Najib Tun Razak must admit the failure of his ETP
Finance Minister Datuk Seri Najib Tun Razak must fully account to 28 million Malaysians for the shocking RM 200 billion in dirty money siphoned out of Malaysia in 2010 and the scandal of RM 871 billon lost over the last 10 years or else admit the failure of his ETP. Najib’s stubborn silence and failure to act over this RM 871 billion scandal demonstrates not only his failure to uphold pubic accountability but that the BN government condones the practice of outflow of illict or dirty money.

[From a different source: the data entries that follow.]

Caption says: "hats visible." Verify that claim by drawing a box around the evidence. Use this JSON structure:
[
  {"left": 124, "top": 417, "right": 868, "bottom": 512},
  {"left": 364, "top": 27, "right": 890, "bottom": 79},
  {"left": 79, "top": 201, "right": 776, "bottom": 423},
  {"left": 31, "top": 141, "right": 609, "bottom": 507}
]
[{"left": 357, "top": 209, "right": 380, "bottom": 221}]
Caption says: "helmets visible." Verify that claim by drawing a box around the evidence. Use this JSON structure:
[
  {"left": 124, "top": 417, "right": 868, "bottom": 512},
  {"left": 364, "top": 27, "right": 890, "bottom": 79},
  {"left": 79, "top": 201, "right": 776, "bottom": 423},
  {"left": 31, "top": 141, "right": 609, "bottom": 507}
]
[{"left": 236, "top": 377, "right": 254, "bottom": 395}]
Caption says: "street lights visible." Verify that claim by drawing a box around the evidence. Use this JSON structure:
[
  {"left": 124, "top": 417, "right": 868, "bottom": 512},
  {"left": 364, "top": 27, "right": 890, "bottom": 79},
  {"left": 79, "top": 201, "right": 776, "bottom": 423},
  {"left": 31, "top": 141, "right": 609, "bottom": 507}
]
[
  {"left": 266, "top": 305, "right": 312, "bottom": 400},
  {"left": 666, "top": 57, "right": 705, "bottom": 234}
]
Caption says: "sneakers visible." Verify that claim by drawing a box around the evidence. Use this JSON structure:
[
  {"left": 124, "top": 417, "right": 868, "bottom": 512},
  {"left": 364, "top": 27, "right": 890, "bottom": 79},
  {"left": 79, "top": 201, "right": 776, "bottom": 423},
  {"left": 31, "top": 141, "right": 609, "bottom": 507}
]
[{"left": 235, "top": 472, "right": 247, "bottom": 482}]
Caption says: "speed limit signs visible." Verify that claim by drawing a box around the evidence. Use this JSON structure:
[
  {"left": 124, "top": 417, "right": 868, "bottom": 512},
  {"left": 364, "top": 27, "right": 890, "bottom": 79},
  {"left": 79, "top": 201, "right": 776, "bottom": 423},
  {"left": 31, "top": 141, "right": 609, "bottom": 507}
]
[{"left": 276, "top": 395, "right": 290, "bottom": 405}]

Washington-based financial watchdog Global Financial Integrity (GFI), in its latest report which tracks capital flight, says the level of illicit flows from Malaysia in 2010 was the highest in 10 years. RM 197 billion of dirty money was siphoned out of Malaysia in 2010 compared to RM 93 billion in 2009, an increase of 112 %. Malaysia has the shameful record of being the No.2 country in the world after China, of illicit outflow of dirty money.
The GFI report, ‘Illicit Financial Flows From Developing Countries: 2001-2010', is co-authored by GFI economists Sarah Freitas and Dev Kar, who is a former senior economist at the International Monetary Fund. GFI has warned that capital flight in Malaysia is "at a scale seen in few Asian countries".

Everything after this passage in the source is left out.